Tasks for this exercise
1. Repeat the passage on social embeddedness word for word, from "Social psychologist Jonathan" up to and including "Haidt’s evidence here).".
2. Write the next part of the passage on social embeddedness and screen time, picking up right after its final sentence.

The Paradox of Achieving Social Embeddedness Through Nonsocial Activities
Aimed at integrating cutting-edge psychological science into the classroom, columns about teaching Current Directions in Psychological Science offer advice and how-to guidance about teaching a particular area of research or topic in psychological science that has been the focus of an article in the APS journal Current Directions in Psychological Science.
Social psychologist Jonathan Haidt’s bestseller The Anxious Generation (2024) laments the loss of play in early childhood. Play helps children feel connected to each other, buffers against loneliness, and provides practice for conflict resolution, problem solving, and risk calculations. Phone-based childhoods replaced play-based childhoods in the 2010s, at a cost to mental health, physical health, and community well-being, Haidt argues. Humans have a deep need to be connected to one another, and easy, regular access to screens has changed the ways we think, feel, and act (see Haidt’s evidence here).
Why might individuals gravitate to screen time given the potential costs to their well-being? Gabriel and Schneider’s (2024) research proposes an explanation: the need for social embeddedness. To be socially embedded is to feel that we are part of a broader framework and social collective. Embeddedness behaviors can help us feel like we are part of the social fabric and meet an evolutionary need that goes beyond what even a close dyadic relationship might offer us. Interestingly, the authors offer a more hopeful take on the potential benefits and motivators of screen time (such as watching television or developing parasocial relationships with celebrities on social media), going so far as to frame these activities as important work in the service of filling social embeddedness needs.

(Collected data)
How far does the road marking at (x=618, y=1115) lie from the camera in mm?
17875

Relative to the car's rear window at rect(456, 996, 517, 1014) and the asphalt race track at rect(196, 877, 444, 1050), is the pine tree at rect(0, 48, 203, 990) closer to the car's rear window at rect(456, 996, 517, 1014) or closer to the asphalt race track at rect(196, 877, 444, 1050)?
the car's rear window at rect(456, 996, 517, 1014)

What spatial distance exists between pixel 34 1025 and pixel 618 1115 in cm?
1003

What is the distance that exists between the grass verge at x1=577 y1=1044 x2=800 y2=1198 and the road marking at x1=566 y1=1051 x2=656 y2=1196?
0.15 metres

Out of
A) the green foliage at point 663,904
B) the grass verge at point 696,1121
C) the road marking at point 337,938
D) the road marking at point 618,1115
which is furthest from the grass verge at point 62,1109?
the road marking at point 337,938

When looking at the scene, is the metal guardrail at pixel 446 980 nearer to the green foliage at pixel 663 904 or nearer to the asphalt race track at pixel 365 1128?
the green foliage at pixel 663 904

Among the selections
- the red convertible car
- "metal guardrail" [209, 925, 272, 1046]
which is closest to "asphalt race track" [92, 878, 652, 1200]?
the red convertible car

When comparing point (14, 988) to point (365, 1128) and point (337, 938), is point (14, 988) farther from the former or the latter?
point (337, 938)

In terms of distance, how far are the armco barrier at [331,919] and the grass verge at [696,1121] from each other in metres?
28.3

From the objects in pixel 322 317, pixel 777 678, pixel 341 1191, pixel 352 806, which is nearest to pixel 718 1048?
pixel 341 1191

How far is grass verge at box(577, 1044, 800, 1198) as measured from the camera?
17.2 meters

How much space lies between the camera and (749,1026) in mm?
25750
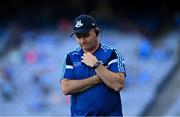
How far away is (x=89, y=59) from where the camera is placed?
3.72 metres

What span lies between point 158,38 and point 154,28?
323 mm

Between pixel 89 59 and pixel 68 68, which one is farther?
pixel 68 68

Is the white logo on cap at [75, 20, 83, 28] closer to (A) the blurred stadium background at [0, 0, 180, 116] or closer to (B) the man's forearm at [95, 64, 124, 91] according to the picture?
(B) the man's forearm at [95, 64, 124, 91]

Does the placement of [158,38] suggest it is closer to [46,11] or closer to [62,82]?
[46,11]

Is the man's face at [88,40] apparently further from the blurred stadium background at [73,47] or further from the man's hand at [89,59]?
the blurred stadium background at [73,47]

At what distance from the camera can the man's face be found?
3719mm

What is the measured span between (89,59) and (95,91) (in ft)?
0.69

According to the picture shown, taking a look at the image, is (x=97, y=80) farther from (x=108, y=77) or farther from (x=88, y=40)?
(x=88, y=40)

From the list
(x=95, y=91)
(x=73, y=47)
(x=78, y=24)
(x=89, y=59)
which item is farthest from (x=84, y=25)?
(x=73, y=47)

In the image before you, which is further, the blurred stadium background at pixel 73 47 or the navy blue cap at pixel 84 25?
the blurred stadium background at pixel 73 47

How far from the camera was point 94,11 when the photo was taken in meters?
12.4

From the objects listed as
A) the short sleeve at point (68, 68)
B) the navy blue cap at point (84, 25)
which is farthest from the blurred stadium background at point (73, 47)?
the navy blue cap at point (84, 25)

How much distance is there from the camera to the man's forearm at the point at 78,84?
147 inches

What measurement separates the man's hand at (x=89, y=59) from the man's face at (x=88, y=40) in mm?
53
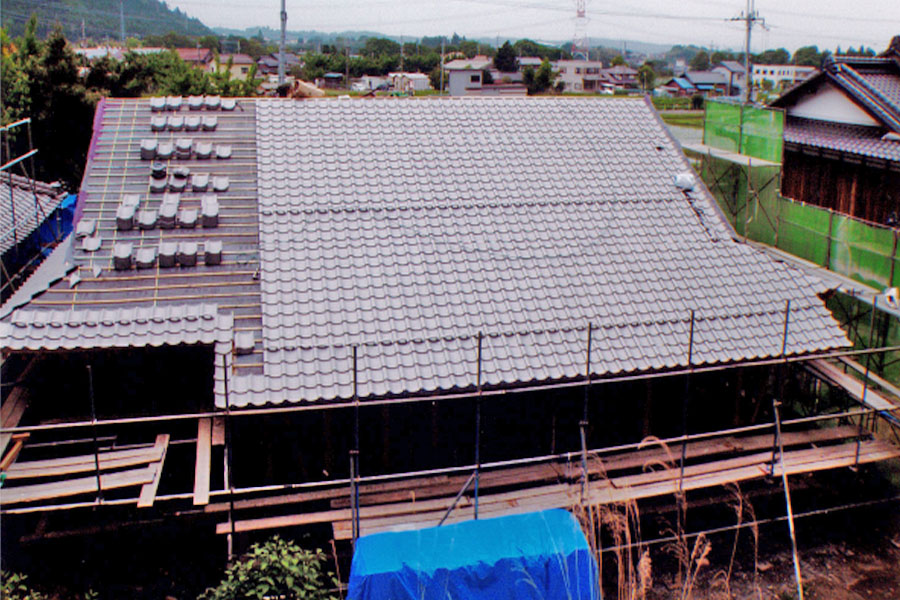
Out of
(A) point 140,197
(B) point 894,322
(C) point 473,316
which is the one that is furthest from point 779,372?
(A) point 140,197

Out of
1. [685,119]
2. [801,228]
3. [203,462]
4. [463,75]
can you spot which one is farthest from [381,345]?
[685,119]

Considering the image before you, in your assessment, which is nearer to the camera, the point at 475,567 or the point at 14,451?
the point at 475,567

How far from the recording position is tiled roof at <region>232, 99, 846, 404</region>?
1094 cm

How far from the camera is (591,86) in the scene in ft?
400

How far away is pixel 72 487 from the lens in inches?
387

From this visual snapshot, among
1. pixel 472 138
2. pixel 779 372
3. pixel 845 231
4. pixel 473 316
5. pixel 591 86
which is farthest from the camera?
pixel 591 86

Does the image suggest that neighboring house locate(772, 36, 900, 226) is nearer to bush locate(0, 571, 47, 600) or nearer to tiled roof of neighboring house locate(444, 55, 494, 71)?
bush locate(0, 571, 47, 600)

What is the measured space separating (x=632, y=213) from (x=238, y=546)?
8452 mm

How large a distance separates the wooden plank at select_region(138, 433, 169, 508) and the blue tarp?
8.80ft

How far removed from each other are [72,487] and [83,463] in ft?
1.50

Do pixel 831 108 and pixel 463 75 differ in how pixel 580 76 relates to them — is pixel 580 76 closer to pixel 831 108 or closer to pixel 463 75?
pixel 463 75

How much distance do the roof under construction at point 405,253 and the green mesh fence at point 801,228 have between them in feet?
16.6

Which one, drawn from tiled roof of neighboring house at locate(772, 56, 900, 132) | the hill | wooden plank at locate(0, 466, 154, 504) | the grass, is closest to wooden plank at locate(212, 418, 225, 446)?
wooden plank at locate(0, 466, 154, 504)

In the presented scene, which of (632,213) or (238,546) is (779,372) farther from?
(238,546)
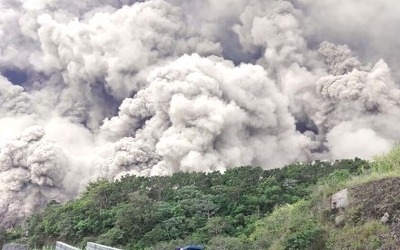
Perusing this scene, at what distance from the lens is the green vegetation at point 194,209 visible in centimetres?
1261

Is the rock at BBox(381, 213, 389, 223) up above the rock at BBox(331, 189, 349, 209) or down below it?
below

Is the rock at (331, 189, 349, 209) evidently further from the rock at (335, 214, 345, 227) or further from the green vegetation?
the green vegetation

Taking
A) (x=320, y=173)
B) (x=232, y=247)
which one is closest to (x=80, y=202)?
(x=320, y=173)

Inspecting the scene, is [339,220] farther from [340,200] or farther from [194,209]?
[194,209]

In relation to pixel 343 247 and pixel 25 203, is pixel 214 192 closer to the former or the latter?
pixel 343 247

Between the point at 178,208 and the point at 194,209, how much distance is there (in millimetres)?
734

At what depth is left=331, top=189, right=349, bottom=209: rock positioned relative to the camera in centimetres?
731

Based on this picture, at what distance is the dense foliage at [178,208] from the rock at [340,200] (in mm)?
9659

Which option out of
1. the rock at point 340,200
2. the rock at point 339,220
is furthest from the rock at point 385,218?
the rock at point 340,200

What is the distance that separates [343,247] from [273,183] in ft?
61.7

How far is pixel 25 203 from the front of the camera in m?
55.2

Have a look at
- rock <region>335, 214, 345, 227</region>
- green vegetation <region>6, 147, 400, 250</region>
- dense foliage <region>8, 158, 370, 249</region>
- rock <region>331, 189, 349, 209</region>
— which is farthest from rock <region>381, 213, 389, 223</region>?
dense foliage <region>8, 158, 370, 249</region>

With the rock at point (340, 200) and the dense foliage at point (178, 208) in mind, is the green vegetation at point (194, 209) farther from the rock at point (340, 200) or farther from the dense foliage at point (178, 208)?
the rock at point (340, 200)

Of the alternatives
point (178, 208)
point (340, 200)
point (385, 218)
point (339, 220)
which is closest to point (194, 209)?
point (178, 208)
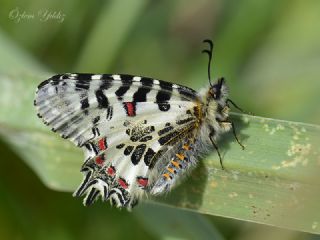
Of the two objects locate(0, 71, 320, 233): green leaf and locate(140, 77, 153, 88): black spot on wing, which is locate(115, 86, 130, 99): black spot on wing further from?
locate(0, 71, 320, 233): green leaf

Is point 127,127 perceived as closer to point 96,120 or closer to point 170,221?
point 96,120

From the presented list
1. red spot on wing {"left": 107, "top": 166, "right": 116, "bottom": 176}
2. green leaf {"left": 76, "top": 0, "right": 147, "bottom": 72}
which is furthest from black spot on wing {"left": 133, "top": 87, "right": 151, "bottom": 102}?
green leaf {"left": 76, "top": 0, "right": 147, "bottom": 72}

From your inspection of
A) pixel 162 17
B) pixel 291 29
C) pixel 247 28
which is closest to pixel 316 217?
pixel 247 28

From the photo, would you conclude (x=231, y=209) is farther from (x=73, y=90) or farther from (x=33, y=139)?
(x=33, y=139)

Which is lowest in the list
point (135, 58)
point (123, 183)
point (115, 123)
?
point (123, 183)

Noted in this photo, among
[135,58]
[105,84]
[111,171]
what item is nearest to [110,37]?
[135,58]

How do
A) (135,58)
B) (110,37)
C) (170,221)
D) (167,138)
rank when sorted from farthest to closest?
1. (135,58)
2. (110,37)
3. (170,221)
4. (167,138)
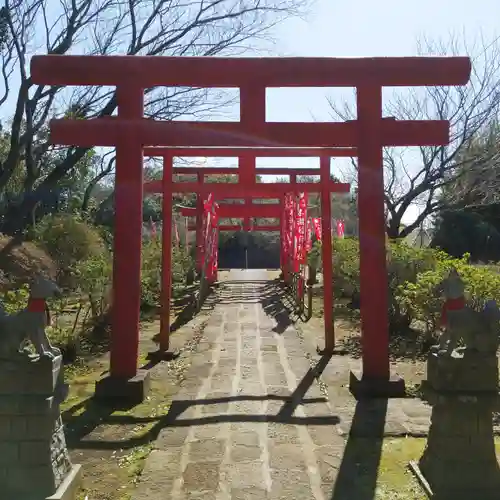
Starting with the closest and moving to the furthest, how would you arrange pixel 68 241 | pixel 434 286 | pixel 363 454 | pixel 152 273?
1. pixel 363 454
2. pixel 434 286
3. pixel 152 273
4. pixel 68 241

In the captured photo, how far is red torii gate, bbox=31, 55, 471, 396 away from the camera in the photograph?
17.1 feet

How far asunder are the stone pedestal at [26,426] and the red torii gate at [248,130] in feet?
7.35

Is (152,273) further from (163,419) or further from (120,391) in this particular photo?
(163,419)

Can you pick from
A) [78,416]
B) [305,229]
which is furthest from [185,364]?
[305,229]

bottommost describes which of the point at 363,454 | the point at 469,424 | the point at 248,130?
the point at 363,454

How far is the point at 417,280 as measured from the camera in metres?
8.20

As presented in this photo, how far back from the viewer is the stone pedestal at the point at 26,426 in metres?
3.06

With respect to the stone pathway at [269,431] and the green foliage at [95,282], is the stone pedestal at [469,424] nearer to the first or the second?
the stone pathway at [269,431]

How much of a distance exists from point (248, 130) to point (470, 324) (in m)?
2.92

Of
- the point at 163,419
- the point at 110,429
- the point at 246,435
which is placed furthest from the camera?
the point at 163,419

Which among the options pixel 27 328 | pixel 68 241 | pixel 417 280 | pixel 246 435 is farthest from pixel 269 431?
pixel 68 241

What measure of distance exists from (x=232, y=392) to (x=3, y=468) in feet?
9.43

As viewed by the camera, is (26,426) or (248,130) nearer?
(26,426)

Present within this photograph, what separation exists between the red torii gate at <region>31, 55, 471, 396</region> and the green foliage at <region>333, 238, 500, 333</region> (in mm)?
1268
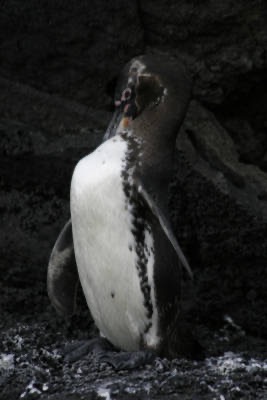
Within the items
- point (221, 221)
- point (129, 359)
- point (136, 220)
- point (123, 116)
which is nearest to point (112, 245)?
point (136, 220)

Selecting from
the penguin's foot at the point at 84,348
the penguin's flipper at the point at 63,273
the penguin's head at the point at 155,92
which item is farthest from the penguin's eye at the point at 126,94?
the penguin's foot at the point at 84,348

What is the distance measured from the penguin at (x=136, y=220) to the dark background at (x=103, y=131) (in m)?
0.59

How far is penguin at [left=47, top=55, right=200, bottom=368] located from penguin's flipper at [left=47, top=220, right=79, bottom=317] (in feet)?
0.65

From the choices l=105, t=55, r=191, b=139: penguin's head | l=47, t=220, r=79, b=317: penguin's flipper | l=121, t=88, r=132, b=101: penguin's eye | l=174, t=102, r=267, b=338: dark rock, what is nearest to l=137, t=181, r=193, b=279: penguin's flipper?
l=105, t=55, r=191, b=139: penguin's head

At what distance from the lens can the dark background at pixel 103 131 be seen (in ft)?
13.8

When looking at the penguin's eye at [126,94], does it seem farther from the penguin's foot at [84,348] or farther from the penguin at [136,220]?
the penguin's foot at [84,348]

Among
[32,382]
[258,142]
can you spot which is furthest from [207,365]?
[258,142]

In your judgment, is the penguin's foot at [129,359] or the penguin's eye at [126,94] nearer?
the penguin's foot at [129,359]

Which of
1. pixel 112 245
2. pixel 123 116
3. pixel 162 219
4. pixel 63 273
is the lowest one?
pixel 63 273

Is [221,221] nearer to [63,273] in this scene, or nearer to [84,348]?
[63,273]

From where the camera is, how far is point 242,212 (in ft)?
13.7

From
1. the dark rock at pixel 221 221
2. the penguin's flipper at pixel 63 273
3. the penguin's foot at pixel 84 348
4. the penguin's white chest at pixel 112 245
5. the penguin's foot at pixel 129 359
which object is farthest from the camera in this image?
the dark rock at pixel 221 221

Results of the exercise
1.
Social psychologist Jonathan Haidt’s bestseller The Anxious Generation (2024) laments the loss of play in early childhood. Play helps children feel connected to each other, buffers against loneliness, and provides practice for conflict resolution, problem solving, and risk calculations. Phone-based childhoods replaced play-based childhoods in the 2010s, at a cost to mental health, physical health, and community well-being, Haidt argues. Humans have a deep need to be connected to one another, and easy, regular access to screens has changed the ways we think, feel, and act (see Haidt’s evidence here).

2.
The broad need for social embeddedness drives behavior, both consciously and implicitly. This need can be met through a wide variety of behaviors both screen-based and otherwise, including immersive experiences like going to a concert or sporting match. These activities fulfill a human social need, minus the pesky risk of social rejection. Paradoxically, the authors describe how social embeddedness can occur via nonsocial activities because our brains cannot distinguish between real relational embeddedness and the more superficial connections accompanying screen-based or immersive experiences. The feelings of social embeddedness achieved through parasocial relationships can help offset feelings of loneliness, as well. The authors predict that humans become psychologically connected to something bigger than themselves through narratives and parasocial connections to characters. Rather than framing these activities as symptoms of hedonism, laziness, or oversensitivity, the authors connect the behaviors to an evolutionary need that predates screens. The research framework raises interesting questions about the ways technology can supplant more traditional relationship-centered avenues to meet social embeddedness needs.
Because they usually hear only about the downsides of screen time, students will likely enjoy exploring how humans meet social needs through nonsocial behaviors. Instructors can connect this discussion to topics including the need to belong, rejection sensitivity, personality, social anxiety, loneliness, and psychological health.
Choose one of the following prompts for your students. This activity should take 10–15 minutes of class time.
- The authors suggest that we can fulfill social embeddedness needs through online activities like streaming or following our favorite celebrities. These avenues to feeling socially embedded may be partially and implicitly motivated from a desire to avoid rejection. While mild social rejection can certainly sting, what kinds of social learning come from being rebuffed in real-life social interactions?
- If screen time can be important work that meets social embeddedness needs and guards against loneliness, how would a psychologist explain the persistent loneliness individuals experienced during COVID-19 lockdown periods, where screens often replaced actual human contact?
- Think like a futurist. With the ever-changing artificial intelligence (AI) landscape, technology is showing a remarkable capability to mimic human language and mannerisms (see Ameca clip here). If people can meet social embeddedness needs through avenues like television-watching and experience potentially rejection-free interactions with AI robots or chatbots, how might future human-to-human interactions change to adapt to this reality?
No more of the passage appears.